À ce moment passa dans l’air Toum le scarabée… Il fit en volant le tour du potier et de la potière en disant dans son bourdonnement
:

« Bon potier, vieux potier, potier sans enfant, rejette ta vieille femme loin de ton tour d’un bras vigoureux, car voici le moment de ta dernière chance. L’argile de Noum veut vivre, et, au bout de la chaîne des êtres, va enfin apparaître celui qui sera… »

Toum passa, mais les cris de la vieille potière avaient empêché le vieux potier d’entendre. Sous sa main, l’argile avait un tressaillement puissant, comme pour un dernier et magnifique effort
: or, à peine la forme humaine annoncée par le scarabée s’esquissait-elle que, revenant à la charge, la vieille folle la tuait avant même d’avoir pu la reconnaître.

Au dernier coup, l’argile fit entendre un vagissement douloureux, resta immobile et commença à refroidir et à s’affaisser.
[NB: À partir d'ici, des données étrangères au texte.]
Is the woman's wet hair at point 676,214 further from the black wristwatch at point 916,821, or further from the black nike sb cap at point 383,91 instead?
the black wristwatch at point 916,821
Alors, découragé, le vieux potier vit bien qu’il fallait obéir à la vieille potière
; et, ayant obtenu qu’elle s’écartât à ce prix, il façonna de la glèbe de Noum un pot semblable aux autres. Mais quand il en fut au couvercle, la pâte se souleva toute seule et figea son relief en un adorable visage d’enfant, celui qui aurait pu être Psam ou Seshepenoupette.

C’est depuis ce temps que les potiers d’Égypte eurent l’idée de façonner des pots au couvercle orné d’un chef représentant Osiris, ou plus simplement le cynocéphale, le chacal, l’épervier, et qu’on nomme des canopes.


D’après le papyrus de Deir el Medineh.